There was cooking in the Alps, supper clubs at home and then Phillips bought a little wood-fired oven home one day and started flogging pizzas from his back garden.
He now has a bigger – much, much bigger – oven; in fact, ‘The Beast’ is 2.8m inside and you could cook around 14 wood-fired pizzas at a time. Weighing in on arrival by crane at nearly seven tons, it initially sunk into the driveway.
When he first started cooking pizzas, Phillips ‘always struggled with the dough.” He admits he stumbled on his super dough by accident after much trial and error and trying nearly 100 different flours.
“It takes four times longer than normal to make our dough and there are no shortcuts. It is about the taste and the texture and also the digestibility, getting the yeast right. You need that crunch as well as the chew. That’s all I’m telling you!”
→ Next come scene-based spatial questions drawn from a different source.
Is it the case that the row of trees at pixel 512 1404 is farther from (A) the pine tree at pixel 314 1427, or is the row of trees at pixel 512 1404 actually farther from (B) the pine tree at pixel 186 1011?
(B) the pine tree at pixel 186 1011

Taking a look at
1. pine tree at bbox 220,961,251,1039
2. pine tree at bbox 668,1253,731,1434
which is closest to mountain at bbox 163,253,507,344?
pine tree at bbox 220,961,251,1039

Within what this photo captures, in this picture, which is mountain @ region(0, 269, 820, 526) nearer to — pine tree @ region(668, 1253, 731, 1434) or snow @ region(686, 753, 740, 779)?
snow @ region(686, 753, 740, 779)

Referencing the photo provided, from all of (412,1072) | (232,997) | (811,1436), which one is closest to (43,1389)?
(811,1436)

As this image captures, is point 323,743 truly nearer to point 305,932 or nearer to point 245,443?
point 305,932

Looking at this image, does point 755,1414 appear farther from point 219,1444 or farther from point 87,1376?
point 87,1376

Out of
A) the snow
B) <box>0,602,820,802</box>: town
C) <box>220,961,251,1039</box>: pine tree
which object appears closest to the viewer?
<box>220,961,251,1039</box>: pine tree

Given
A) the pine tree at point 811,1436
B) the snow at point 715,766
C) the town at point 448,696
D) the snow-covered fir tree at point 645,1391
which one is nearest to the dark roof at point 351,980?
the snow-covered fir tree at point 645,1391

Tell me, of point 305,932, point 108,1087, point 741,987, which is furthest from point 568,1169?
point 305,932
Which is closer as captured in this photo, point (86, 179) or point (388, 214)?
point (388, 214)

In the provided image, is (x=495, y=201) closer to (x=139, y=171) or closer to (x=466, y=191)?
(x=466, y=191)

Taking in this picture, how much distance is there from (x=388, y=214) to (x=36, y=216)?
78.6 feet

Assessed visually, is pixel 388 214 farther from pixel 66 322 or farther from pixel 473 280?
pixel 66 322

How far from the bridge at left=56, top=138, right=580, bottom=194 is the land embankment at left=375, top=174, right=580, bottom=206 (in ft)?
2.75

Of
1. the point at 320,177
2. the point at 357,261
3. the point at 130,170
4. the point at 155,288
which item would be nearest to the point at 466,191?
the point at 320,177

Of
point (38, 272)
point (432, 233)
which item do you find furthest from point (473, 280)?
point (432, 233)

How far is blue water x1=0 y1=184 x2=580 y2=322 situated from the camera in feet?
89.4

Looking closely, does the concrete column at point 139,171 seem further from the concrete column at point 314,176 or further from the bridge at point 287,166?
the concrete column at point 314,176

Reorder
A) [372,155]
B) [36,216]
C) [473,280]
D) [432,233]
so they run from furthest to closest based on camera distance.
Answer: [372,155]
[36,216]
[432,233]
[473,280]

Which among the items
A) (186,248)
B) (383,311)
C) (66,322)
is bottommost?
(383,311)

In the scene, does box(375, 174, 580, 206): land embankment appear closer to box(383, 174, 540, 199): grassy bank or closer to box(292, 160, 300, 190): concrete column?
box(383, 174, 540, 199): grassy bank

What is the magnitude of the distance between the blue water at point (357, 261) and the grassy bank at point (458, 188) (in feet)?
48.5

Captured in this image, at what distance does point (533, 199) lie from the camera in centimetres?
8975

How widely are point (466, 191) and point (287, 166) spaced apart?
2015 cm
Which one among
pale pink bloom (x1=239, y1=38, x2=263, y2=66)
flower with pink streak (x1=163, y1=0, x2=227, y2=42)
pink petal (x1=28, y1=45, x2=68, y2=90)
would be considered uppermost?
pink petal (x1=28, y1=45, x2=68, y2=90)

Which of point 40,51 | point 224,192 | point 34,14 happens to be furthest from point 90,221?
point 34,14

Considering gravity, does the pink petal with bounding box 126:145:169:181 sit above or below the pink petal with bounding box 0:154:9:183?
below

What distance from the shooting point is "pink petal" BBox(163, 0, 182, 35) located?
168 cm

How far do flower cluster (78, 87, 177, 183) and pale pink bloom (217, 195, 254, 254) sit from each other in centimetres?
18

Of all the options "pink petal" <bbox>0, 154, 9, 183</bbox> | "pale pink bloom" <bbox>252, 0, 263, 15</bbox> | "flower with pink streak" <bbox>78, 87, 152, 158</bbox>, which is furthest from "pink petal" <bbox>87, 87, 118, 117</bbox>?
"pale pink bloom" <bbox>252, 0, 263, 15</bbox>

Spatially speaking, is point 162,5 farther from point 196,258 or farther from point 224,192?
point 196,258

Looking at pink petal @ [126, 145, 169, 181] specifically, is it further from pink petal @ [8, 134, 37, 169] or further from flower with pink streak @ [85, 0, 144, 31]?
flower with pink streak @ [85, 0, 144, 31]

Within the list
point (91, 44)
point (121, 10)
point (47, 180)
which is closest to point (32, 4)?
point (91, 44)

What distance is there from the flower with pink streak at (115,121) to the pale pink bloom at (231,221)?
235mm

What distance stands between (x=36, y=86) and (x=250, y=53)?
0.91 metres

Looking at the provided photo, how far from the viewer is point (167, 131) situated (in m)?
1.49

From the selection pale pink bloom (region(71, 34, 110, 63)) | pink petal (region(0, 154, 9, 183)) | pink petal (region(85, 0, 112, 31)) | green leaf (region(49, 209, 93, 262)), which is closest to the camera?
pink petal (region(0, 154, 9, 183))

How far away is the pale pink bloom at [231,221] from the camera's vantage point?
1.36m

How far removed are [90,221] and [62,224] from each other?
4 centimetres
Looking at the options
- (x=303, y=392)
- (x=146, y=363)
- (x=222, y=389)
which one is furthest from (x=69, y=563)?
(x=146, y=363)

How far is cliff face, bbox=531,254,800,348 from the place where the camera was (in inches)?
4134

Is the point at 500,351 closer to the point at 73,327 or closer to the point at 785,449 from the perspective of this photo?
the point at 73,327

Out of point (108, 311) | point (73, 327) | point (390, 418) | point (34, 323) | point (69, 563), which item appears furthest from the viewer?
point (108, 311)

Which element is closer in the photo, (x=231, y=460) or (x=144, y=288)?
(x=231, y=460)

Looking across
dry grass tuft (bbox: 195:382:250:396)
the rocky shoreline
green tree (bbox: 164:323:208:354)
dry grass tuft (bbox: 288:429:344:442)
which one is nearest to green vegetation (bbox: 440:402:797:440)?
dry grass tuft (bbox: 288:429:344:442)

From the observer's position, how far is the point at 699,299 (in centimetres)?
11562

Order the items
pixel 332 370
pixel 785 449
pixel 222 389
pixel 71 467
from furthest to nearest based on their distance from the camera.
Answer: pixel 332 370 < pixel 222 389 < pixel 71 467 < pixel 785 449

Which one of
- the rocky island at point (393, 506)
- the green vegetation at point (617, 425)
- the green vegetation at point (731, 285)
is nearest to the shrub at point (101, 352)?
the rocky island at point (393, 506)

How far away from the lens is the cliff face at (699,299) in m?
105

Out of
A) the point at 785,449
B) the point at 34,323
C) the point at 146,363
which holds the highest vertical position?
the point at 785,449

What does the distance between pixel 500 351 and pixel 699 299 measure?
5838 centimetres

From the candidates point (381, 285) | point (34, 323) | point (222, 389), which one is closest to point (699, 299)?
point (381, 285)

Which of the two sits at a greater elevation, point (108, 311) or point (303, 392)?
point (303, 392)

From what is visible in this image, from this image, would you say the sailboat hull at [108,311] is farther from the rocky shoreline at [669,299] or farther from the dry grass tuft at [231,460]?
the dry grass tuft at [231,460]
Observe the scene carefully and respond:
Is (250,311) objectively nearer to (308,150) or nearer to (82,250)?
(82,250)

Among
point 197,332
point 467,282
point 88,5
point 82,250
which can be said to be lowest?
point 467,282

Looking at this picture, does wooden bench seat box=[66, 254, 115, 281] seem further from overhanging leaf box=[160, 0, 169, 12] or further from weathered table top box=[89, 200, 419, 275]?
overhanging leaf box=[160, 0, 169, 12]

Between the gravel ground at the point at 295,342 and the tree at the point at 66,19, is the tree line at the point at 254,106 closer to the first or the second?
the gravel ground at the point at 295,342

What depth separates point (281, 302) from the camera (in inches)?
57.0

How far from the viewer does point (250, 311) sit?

I turn to head chef Susie Pitt, who lives on a houseboat, and pizzaiola Marco Di Gaetano, from pizza’s spiritual home Naples, but there is a stone-based silence, even when threatened with a pizza peel. This is the only crime caper where the criminal asks: ‘what’s the dough?’ not ‘where’s the dough?’
Phillips is not the only alchemist in this kitchen. Pitt has cooked professionally around the world, but always comes back to pizza. She started out at Pizza Express, developed dough for Jamie Oliver and ran a wood-fired pizza pop-up at Brighton station.
“Susie is the best dough stretcher out there and believe me there is an art to it,” says Phillips.
He does give up one secret. He plays music to his yeast, for it is a living organism, so he soothes it with some opera or jazz in the background, not heavy metal and no shouting in the kitchen.
“As well as the importance of time, temperature and humidity, you also need to listen to your dough. You mustn’t have any negative energy in the kitchen. Give me two balls of dough, one that was made to music and one not and I can tell the difference,” says Phillips. He is serious and with cooking and music his twin passions, why doubt him? Maybe stealing his playlist will reveal the first super dough clue.
So, to the beer. Pitt took our BBQ Rye IPA, specifically brewed by Powder Monkey Brewing to pair with grilled meats, and substituted the beer for just over half the water in the dough mix. ‘The Firecracker One’ BBQ beer-crusted pizza topping was made – a white base with cream and seasoned crème fraiche, smoked jalapeno and pepper sausage, spicy salami, spring onions and wood-fired chilli flakes. A BBQ Rye IPA was duly poured to accompany the dish and the verdict was delicious
with Phillips delighted with the result, confirming that “beer and pizza really do
go hand in hand” while Pitt loved the match saying the pizza “added a layer of sweetness’ to the rye and malt of the beer. We even had a doctor in the pizza house in the shape of cardiologist James Cockburn – not for health reasons, but reward for leading me to this hidden gem in his neighbouring village.
The garlic bread was a triumph as well. “That’s made with the BBQ beer too,” says Phillips, before heading to the garden and the pantry, pulling out other ingredients and suggesting more BBQ and beer recipes.
His curiosity is boundless, experimenting with flavours and cultures, drawing on Italian, Indian and Lebanese influences among others, as well as the best British ingredients, creating an ever-evolving range of pizzas.
But what is non-negotiable is the dough. “What’s the recipe again Chris?’ I casually ask, hoping the beer may have taken effect.
I leave Ovingdean thinking of Wild Flour fan Nick Cave and whistling the theme tune to Peaky Blinders. Maybe Tommy Shelby can help extract the information I need. I’m back in the 1920s.